A few years back when his daughter was in fourth grade, Alexander encountered a struggle by her favorite teacher in teaching about slavery. He offers the 54-page illustrated poem as a “moment to help her” and other teachers.
“The underlying issue when it comes to teaching students about slavery and Black history is in general, most teachers — black or white — are ill-prepared to do so,” said Alexander, 54, during a recent holiday interview. “From different vantage points, they’re confused or ignorant about how to do it.”
At 6 p.m. Jan. 11, Alexander will roll up to Buxton Books on King Street in a big bus as part of a 10-city book tour. He’ll conduct a reading and sign copies.
“The majority of teachers were never taught how to teach slavery, so they are afraid, unprepared and the students suffer for it,” Alexander said. “This book is for all the teachers and parents trying to find their voices, trying to share a lesson that we all find so difficult to discuss.
“An American Story is a story for readers of all ages — a story of a people’s struggle, strength, horror and hope that needs to be told and understood by us all.”
A tip of the hat to Charleston
The name that Alexander gave to the teacher in the book is “Simmons,” which should sound familiar to people throughout the Holy City.
It’s a nod to the late blacksmith Philip Simmons (1912-2009), a world-renowned Daniel-Island artisan whose wrought iron gates fill Charleston streets and are part of a Smithsonian Museum collection.
“I am a poet first and foremost so there is this idea of rhythm and rhyme,” Alexander said. “Poetry is about choosing the right word and putting them in the right order. The name ‘Simmons’ has a certain kind of internal alliteration and rhyme I like.”
He said he’s been a longtime fan of Charleston, visiting the area since 2003.

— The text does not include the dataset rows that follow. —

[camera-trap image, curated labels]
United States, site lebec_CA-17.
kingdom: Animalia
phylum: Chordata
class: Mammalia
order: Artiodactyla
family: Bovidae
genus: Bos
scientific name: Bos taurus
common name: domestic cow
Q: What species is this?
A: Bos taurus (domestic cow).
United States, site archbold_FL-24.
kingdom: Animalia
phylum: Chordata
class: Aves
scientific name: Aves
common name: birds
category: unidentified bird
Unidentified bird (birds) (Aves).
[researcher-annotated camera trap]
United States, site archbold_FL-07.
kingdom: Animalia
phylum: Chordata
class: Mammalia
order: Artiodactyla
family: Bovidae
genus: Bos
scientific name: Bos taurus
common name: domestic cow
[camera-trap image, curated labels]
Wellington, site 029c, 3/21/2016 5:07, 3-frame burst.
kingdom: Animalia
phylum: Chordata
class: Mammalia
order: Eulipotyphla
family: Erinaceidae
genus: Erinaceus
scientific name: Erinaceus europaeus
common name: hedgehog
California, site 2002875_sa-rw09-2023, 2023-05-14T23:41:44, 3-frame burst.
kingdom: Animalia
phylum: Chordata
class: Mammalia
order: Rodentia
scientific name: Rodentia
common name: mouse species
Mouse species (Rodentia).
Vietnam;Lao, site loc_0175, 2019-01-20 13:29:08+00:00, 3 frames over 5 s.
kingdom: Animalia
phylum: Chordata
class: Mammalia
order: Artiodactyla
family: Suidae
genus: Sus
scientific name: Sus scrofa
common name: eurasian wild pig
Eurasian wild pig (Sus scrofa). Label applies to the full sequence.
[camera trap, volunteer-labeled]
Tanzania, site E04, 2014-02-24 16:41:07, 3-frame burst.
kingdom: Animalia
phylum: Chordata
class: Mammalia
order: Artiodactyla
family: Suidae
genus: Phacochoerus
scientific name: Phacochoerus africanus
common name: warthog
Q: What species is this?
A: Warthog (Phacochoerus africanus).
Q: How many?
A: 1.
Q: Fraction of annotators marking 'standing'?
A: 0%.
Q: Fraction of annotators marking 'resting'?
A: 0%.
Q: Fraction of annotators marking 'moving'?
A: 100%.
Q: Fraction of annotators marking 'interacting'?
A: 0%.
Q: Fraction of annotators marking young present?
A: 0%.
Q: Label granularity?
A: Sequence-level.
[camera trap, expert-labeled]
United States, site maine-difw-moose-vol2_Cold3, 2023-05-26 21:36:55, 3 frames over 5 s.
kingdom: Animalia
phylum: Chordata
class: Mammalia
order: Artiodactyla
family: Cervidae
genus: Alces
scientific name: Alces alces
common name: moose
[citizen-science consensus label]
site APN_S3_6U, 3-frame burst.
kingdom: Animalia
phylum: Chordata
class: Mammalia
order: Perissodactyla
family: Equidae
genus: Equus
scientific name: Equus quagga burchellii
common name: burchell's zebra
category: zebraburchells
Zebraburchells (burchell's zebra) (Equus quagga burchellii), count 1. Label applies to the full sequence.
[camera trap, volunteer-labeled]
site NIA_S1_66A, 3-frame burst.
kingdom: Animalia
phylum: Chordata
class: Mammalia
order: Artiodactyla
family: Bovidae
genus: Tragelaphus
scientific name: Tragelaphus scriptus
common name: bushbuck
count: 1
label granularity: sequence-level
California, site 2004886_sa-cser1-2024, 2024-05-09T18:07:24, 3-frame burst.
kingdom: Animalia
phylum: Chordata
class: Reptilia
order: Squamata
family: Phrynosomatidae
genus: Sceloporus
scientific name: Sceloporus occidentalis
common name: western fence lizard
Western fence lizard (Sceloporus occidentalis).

“Certainly somewhere in my brain and my heart is my affinity for the work and recognition of the work of Philip Simmons,” said Alexander. “When we write, we’re pulling from all sorts of experiences and knowledge and memory. Certainly having been a part of the Charleston arts community for the past 19 years, somewhere in my subconscious memory, I’m going to invoke Charleston.”
Alexander’s poem is illustrated with striking images by Dare Coulter, a North Carolina-based sculptor and illustrator trained at N.C. State University.
“To be able to tell such an important story alongside the words of a man who is objectively modifying the landscape of children’s literature to make it accessible to, and celebratory of and for Black kids and for educators, is such an honor,” she said in a release. “I want there to be these big assemblies of beautiful, hopeful kid faces reading this book, to whom we can say, ‘Yes, this did happen, yes it is terrible; but the way forward is in acknowledgement and understanding.’ I don’t want it to be that people leave from experiencing this book and they feel bad — I want them to walk away feeling resilient.”
On becoming better people
During the Jan. 11 visit to Charleston, Alexander said he likely will make some surprise visits at local schools — something he’s been doing for years when he parachutes into a community.
His message? “The mind of an adult begins in the imagination of a child and let’s do the best we can do to fill the imaginations of our children with as much appreciation of the world they live in as possible.
“Let’s give kids access to books as mirrors where they can see themselves and as windows where they can see each other. Let’s make sure books are in the classroom and in the library and watch our kids become better human beings than we are.”
Alexander is the author of 36 books, including his Newbery medal-winning middle grade novel, The Crossover. A resident of northern Virginia, he is a regular contributor to NPR’s Morning Edition.